*What is needed:* Copy out every line of the records below that contains the word "closer", leaving out all other lines.

*Dataset excerpts:*

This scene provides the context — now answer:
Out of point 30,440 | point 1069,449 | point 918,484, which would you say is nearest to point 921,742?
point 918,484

==

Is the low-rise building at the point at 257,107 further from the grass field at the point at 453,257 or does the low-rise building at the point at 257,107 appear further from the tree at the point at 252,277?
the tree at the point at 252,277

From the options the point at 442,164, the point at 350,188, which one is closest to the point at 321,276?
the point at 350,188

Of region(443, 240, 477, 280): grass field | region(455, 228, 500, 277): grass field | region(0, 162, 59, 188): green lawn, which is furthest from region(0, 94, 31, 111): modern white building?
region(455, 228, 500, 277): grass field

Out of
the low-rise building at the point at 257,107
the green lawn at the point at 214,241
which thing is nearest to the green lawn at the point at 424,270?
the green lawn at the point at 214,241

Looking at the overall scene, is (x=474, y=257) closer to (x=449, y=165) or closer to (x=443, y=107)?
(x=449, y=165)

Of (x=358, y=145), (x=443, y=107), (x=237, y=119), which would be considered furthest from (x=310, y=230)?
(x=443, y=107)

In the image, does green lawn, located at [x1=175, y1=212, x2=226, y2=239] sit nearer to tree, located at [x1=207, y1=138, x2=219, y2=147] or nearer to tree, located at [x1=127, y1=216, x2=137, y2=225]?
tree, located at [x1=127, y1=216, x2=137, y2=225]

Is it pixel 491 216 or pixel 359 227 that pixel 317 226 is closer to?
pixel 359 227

---

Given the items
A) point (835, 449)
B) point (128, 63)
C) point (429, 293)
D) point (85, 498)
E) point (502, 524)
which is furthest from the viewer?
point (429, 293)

*Task answer:*
Looking at the overall scene, is (x=474, y=257) closer to (x=449, y=165) or closer to (x=443, y=107)?
Is it pixel 491 216 or pixel 359 227 that pixel 317 226 is closer to?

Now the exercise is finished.